読解文 =
姉とは住んでいる場所も遠く、これまでも日常的にいろいろなやりとりをしていたわけではなかった。

せいぜいお盆やお正月に会った時に話すくらいか。

姉は夫と子供とがいるし、私は独身で仕事をしているので、それほど共通話題もなかった。

でも、一昨年から姉に原因不明の痛みが体のあちこちに見られるようになり、いよいよ家事もままならなくなった。

あらゆる検査を受けてもはっきりした診断がつかず、私はまた姉の怠け病かと思った。

家を建て、子供も小学校へ上がり、あとは家業である農業を手伝うということに専念する時期に入ったから、その仕事が嫌で逃げているのだろうと思った。

そんな思いになるのはわけがあった。

姉は幼い頃から成人になっても、何かで困難を感じると、体の病気を作り出していた。

もちろん自分で作り出しているという自覚はないだろうが、実際に診断の付け難い体調不良によって、その場所を辞めるなどで離れていくことを繰り返していたからだ。

そこから離れると、姉の体調不良はいつの間にか改善された。

このような経緯があり、また姉は嫌なことから逃げているのだろうと思った。

そんな私の思いが変わったのは、姉に「線維筋痛症」という診断が付いたからだ。

この病気は、なった人でないとわからないほど体が痛み、どんどん精神を追い込んでいく場合もある。

苦しみを一人で抱え、自殺をしたりするくらいに。

そんな悲劇があってはならない。

私は少しでも姉の痛みが良くなる方法がないかと探し、書籍や健康食品や幾つかのものを送ったりした。

もちろん、病院でも薬をもらったり時には点滴したりもしていたようだが、一向に姉の痛みは良くならなかった。

私は遠くにいるので直接助けになることは何もできない。

そこで、間接的なことではあるが、姉の話しを聞かせてもらい、少しでも抱えている気持ちの吐き出しになればと思ったのだ。

私自身は自己紹介でも書いている通り、約20年近くカウンセリングを学んでいる。

その学びの場で、自分を語り、相手に聞いてもらうことがどれほど自分の癒しや心の浄化になることかと感じている。

姉とは、話す機会があっても、さらっと挨拶程度の話ししかしないでこれまで来たが、その根底には、私の姉に対する心の距離があった。

姉は困難に直面したら、いつも逃げる。それを親がかばい、かくまう。

そんな親子関係を遠巻きに見ながら、自分はそうはならないぞ、と

どこかで意地を張っていた。

提供記録 =

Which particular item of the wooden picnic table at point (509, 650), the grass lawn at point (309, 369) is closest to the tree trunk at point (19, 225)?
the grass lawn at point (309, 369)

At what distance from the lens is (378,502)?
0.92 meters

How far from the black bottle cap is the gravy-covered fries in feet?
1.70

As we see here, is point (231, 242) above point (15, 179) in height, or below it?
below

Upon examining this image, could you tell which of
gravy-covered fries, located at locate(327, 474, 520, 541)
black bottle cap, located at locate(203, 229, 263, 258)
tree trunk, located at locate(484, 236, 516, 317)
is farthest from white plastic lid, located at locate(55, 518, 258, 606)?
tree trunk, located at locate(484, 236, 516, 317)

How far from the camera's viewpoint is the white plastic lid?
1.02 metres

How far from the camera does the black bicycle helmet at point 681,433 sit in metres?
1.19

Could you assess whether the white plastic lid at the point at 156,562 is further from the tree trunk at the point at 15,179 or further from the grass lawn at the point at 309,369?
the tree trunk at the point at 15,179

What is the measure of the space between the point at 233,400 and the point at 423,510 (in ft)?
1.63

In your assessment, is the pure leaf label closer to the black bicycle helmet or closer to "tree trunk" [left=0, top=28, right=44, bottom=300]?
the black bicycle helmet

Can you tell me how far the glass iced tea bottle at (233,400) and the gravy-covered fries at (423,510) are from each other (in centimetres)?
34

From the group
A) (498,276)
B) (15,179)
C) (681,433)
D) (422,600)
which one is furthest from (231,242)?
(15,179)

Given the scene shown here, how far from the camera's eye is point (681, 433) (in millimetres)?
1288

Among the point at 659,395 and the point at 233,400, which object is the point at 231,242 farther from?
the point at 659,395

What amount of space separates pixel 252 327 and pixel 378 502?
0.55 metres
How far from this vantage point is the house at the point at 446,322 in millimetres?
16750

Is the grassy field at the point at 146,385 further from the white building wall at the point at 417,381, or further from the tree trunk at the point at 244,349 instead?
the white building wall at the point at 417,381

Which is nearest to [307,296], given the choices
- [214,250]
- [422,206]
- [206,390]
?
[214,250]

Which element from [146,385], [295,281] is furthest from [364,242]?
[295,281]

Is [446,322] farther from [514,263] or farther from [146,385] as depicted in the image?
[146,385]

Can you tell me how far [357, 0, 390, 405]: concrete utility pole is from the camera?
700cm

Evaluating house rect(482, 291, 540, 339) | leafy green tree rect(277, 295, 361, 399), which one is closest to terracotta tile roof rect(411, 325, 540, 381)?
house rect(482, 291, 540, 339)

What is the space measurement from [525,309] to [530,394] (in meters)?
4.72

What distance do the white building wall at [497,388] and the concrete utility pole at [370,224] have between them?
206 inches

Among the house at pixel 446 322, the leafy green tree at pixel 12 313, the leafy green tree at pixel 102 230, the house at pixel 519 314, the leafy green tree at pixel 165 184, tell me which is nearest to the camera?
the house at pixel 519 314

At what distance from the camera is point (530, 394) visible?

課題 =
a) 姉の病気についての文章で、姉の痛みに対して送られた物、または病院で受けた対応として具体的に名前が出ているものをすべて挙げてください。
b) 姉の病気についての文章を、最後の文の後から書き進めてください。
記録は、姉の病気についての文章とは別の資料です。

解答 =
a) 書籍、健康食品、薬、点滴

b)
親の手を煩わしたり、心配を掛けたり。

私は姉とは違う、しっかりした妹、という立ち位置でいたかった。だから、困難があると親に保護される姉を私は冷ややかな目でずっと見てきた。

そんな姉でも、これから先のことを考えると、どうにも他人事のように放っておけなくなっていた。

実はちょうど2年前、お盆の帰省を機に姉の新築の家に泊まったとき、私は姉に初めてと言っていいくらい心の弱みを話した。

なぜ話したかは思い出せないが、私の心の鎧がだんだん緩まっていたのだろう。

そのとき、姉は私の話しに共感して聞いてくれたような感覚があったのだ。

その時のことが蘇ると、今度は、私が姉の話しを聞いてあげなくては、という思いになった。

私から姉に歩み寄るしかない。今だからこそ。

電話で姉の話しを定期的に聞くことを提案した。

ところが、いざ電話をつなげると、どうにも姉の話しが弾まない。

私とあまり会話をしたことも、そもそも姉が自分の気持ちを誰かに話すことの経験もあまりなかったから、何をどう話していいのかわからず戸惑うようだった。

どんなことを話してもいいよ、と言っているにもかかわらず。

そこで、お互いに話しをし、聞き合うことを提案した。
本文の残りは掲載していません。